### MATERIAL FOR THE TASK

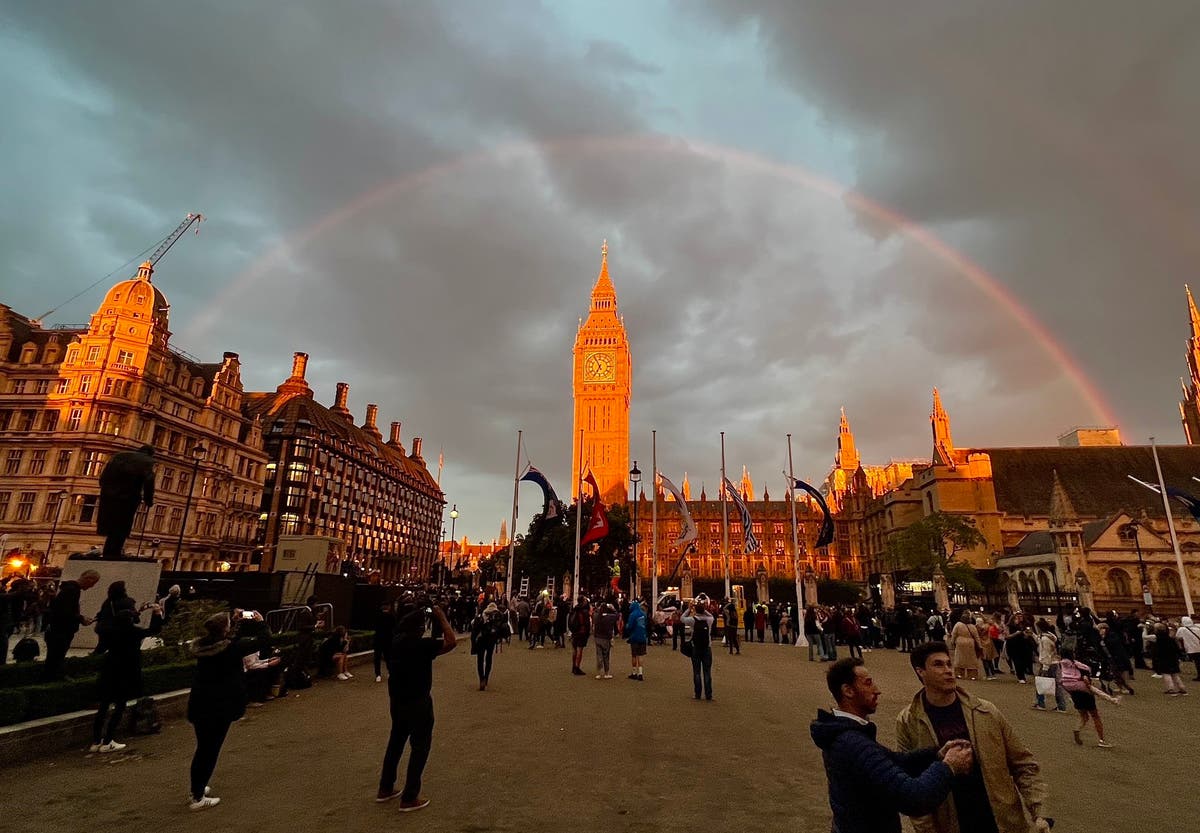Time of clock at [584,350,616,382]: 6:55
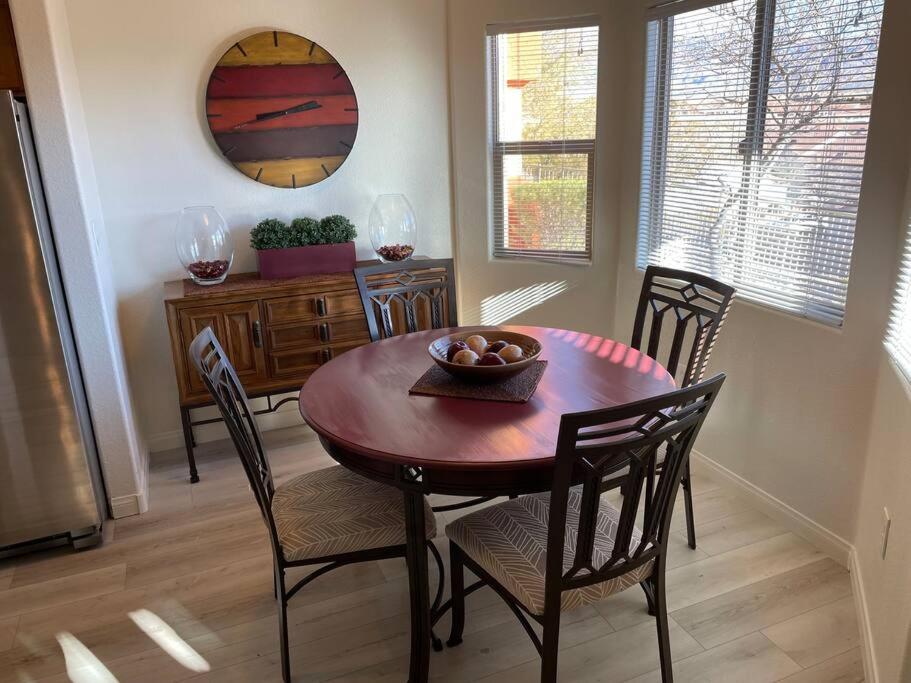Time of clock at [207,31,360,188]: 2:43
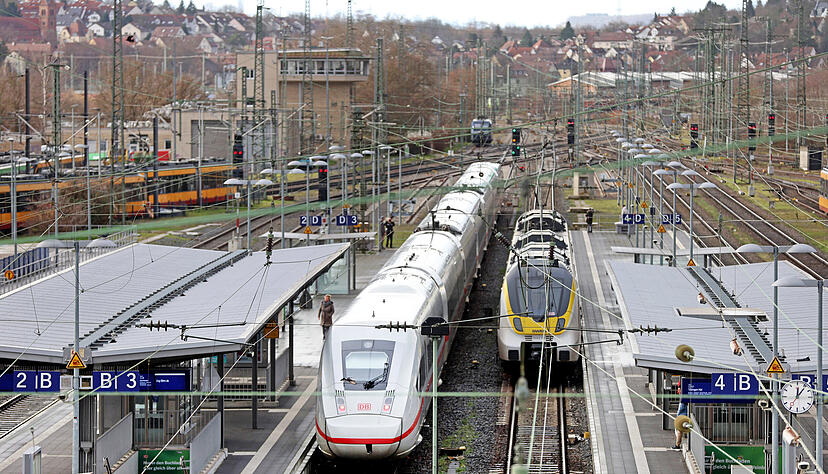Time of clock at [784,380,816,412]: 12:06
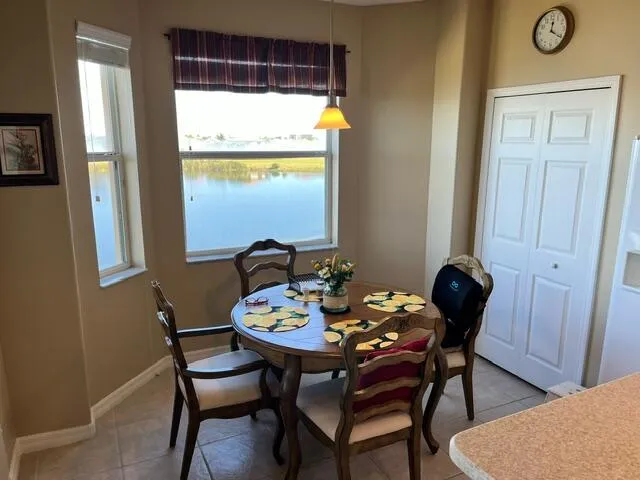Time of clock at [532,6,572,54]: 12:20
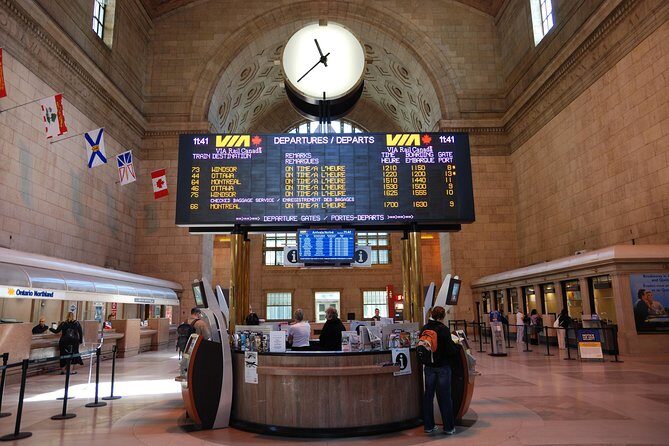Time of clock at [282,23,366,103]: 10:37
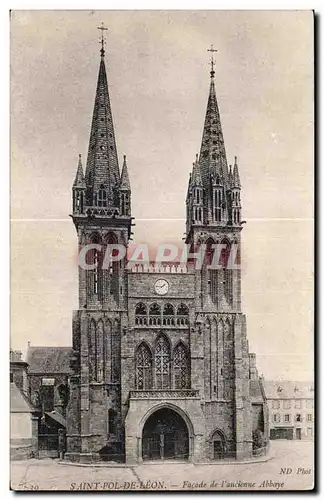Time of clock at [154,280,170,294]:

######

Can you render the lines above as a numbered list, skipping any blank lines and leaving the pictures out?

SOLUTION TO THIS TASK
1. Time of clock at [584,350,616,382]: 6:55
2. Time of clock at [207,31,360,188]: 2:43
3. Time of clock at [784,380,816,412]: 12:06
4. Time of clock at [532,6,572,54]: 12:20
5. Time of clock at [282,23,366,103]: 10:37
6. Time of clock at [154,280,170,294]:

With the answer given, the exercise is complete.